「アトミック・ボックス」(池澤夏樹著、毎日新聞社、2014年)
池澤夏樹さんは、倫理と舟の作家だなあ、と思いました。この小説を読んで。別の作品も思い出して。これは、前作の「双頭の船」と並んで、ポスト3・11文学だなあ、とも。前作が岩手・宮城編なら、これは、福島編とも思えます。両者に共通するのは、ここからあそこに渡る舟。
ページを追わないではいられない、どんどん読ませる物語展開。そこに埋め込められる思想、メッセージ。両者が両立、相互補完、いや一体化。

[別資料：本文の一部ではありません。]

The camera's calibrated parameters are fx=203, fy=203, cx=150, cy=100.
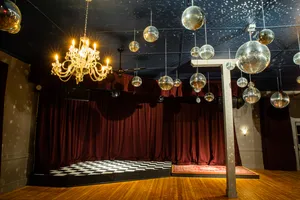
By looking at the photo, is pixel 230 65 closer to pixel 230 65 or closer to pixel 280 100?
pixel 230 65

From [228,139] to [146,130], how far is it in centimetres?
462

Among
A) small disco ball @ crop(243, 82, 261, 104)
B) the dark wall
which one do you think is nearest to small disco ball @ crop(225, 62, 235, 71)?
small disco ball @ crop(243, 82, 261, 104)

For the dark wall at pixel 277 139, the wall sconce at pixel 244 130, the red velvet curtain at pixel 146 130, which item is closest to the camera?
the red velvet curtain at pixel 146 130

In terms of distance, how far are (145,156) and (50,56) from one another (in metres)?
5.31

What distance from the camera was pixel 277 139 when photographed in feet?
28.4

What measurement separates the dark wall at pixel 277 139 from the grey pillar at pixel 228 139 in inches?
205

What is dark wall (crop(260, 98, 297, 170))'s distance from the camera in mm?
8453

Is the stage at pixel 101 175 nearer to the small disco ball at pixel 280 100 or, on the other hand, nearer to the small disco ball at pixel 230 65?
the small disco ball at pixel 280 100

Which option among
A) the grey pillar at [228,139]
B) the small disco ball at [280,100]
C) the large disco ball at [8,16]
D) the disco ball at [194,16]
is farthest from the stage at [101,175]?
the disco ball at [194,16]

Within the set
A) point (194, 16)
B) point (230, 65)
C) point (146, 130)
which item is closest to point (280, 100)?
point (230, 65)

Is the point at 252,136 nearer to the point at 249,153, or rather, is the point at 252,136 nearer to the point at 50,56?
the point at 249,153

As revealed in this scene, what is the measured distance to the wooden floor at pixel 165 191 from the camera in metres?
4.37

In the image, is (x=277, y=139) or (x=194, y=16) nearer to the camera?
(x=194, y=16)

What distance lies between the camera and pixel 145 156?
8.49 m
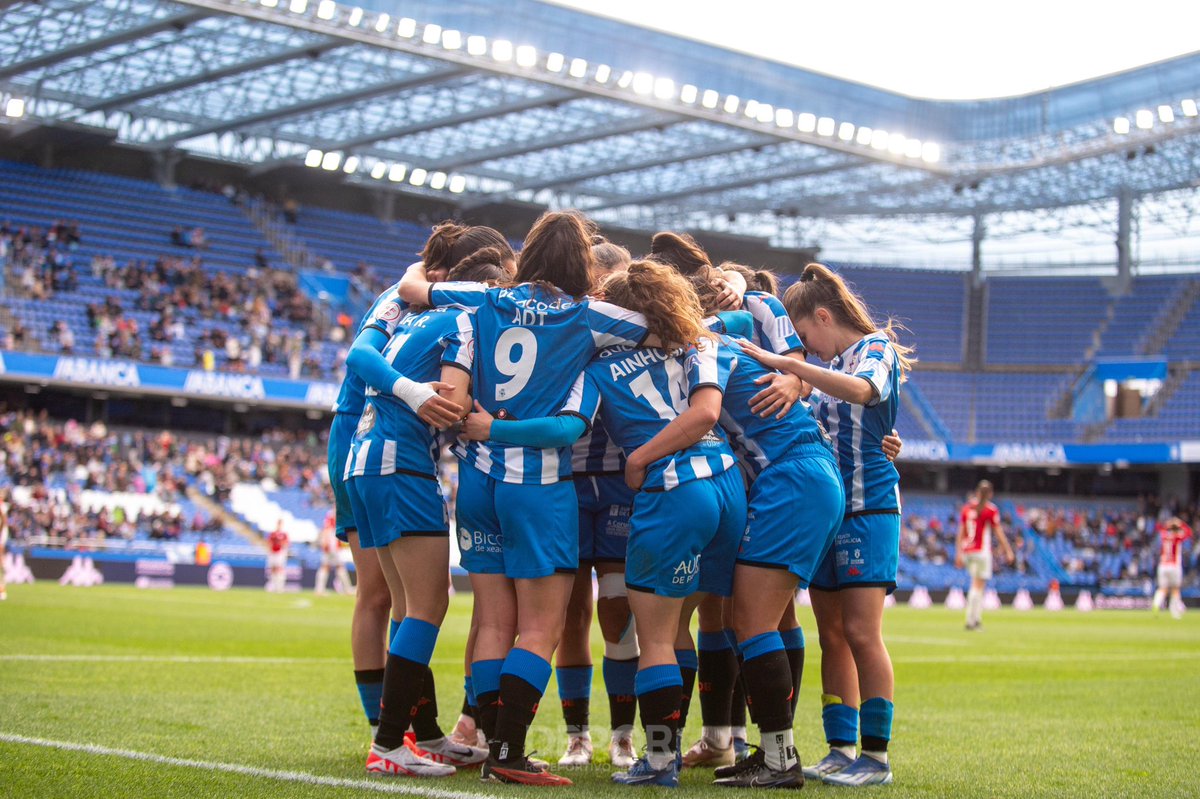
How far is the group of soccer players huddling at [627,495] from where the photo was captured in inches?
201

27歳の女性社会学者、美汐(みしお)。父が死んだ。長年、漁師をしていた。けれども、それ以前の仕事は? 権力が秘密にしたがる仕事? なぜ、それを止めた? 辞めた? 父は娘に何を、何故、伝えようとした? 父は過去のある罪ゆえに自罰のための自死の手伝いを娘に頼むが、娘は? 謎が二重三重に解かれていく。
娘は追われる。行かなければならないところがある。けれども、駅も空港も高速道路も、監視カメラだらけ。携帯も電源を入れれば、たちまち居場所が知られてしまう。そこで、美汐はどうやって、目的を達成しようとするのか。
跳んだり、走ったり、国家を維持したりすることが危うくなってきた今日この頃。ぼくたちは、潜り、泳ぎ、島に生きる。
技術者は製品の行方などは考えずに、目の前の課題をこなしていけばよいのか。「工学は時として罪を犯す」(p.339)。けれども、父の師匠である漁師は言う、「頭じゃない、身体だ」(p.347)。海での毎日の体験は、工学とは違う種類の知性が人間にはあることを教えてくれる。
父の同僚は言う。原爆は使われる時以外は眠っているが、原発はつねに超臨界状態を維持している。その原発が事故を起こし、父は自分の「罪」をあらためて思い起こされ、また、癌にかかり、ある決断をする。
国家のいや政治家の、論理いや理屈と、個人の論理いや倫理の対決。負けるのは、勝つのは、どちら。
物語の父と娘は、池澤さんと娘さんにも重なるのだろうか。池澤さんは娘に何を託すのだろうか。
一気に読めるが、現在のテーマが幾重にも折り重なり、掘り下げられている。